Outras entrevistas (transcrições cedidas pela professora Odila Bortoncello/Sorriso)

ALCINO MANFRÓI – Migrou de Curitiba para o local onde á atualmente o município de Sorriso em 1976. Segundo ele, um fator importante para que adquirisse terras na localidade citada, foi o projeto especial desenvolvido pelo Governo Federal para o cerrado, o POLOCENTRO. Produtor rural. ALBERTO FRÂNCIO – Irmão do colonizador Claudino, Alberto Frâncio foi um dos sócios no projeto inicial na compra de terras em maio de 1973 onde atualmente localiza-se o município de Sorriso. Residia em Curitiba. Produtor rural.
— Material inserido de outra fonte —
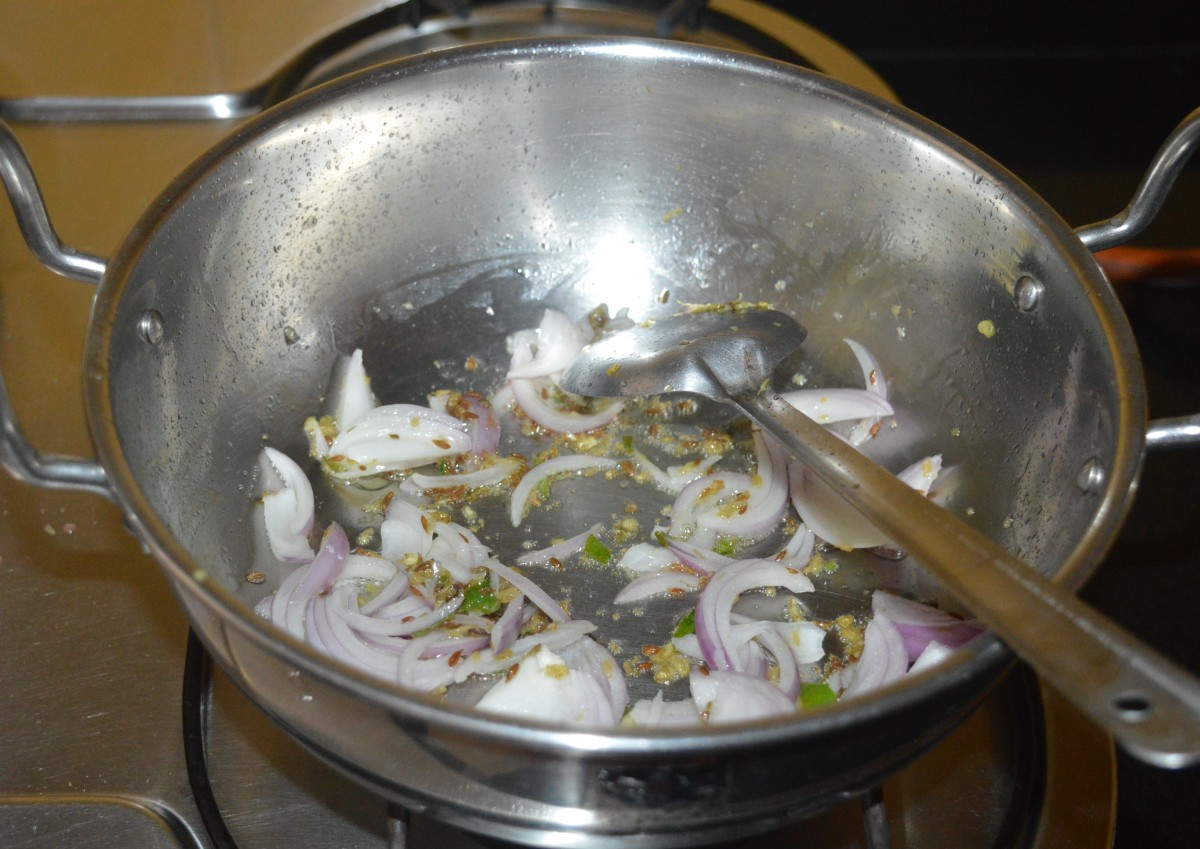 Throw in chopped onions. Continue to saute for a minute.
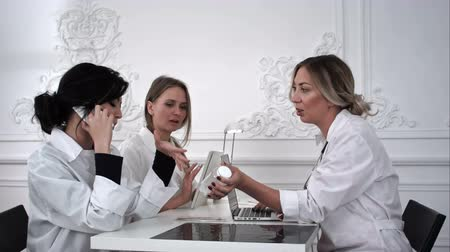 standing at table : Female doctors working with documents in medical office. Stock Footage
Para ele, uma das maiores dificuldades enfrentadas na fase inicial, foi o fato de que em Mato Grosso, não havia muitas informações sobre como trabalhar com agricultura no cerrado. ARÉSSIO PAQUER – Atuando juntamente com a Colonizadora, foi um dos responsáveis pela empresa que prestava assistência técnica em relação ao manejo do solo na fase de implantação do projeto inicial (PLATEC). Em 1992, no governo de Jayme Campos, foi Secretário de Agricultura e Assuntos Fundiários. JOSÉ VÍGOLO – natural de Videira, Santa Catarina. Veio ver terras junto com um dos irmãos Frâncio em setembro de 1975. Produtor rural, afirmou que o POLOCENTRO foi fundamentalmente importante para que implantassem a agricultura no início de 1978.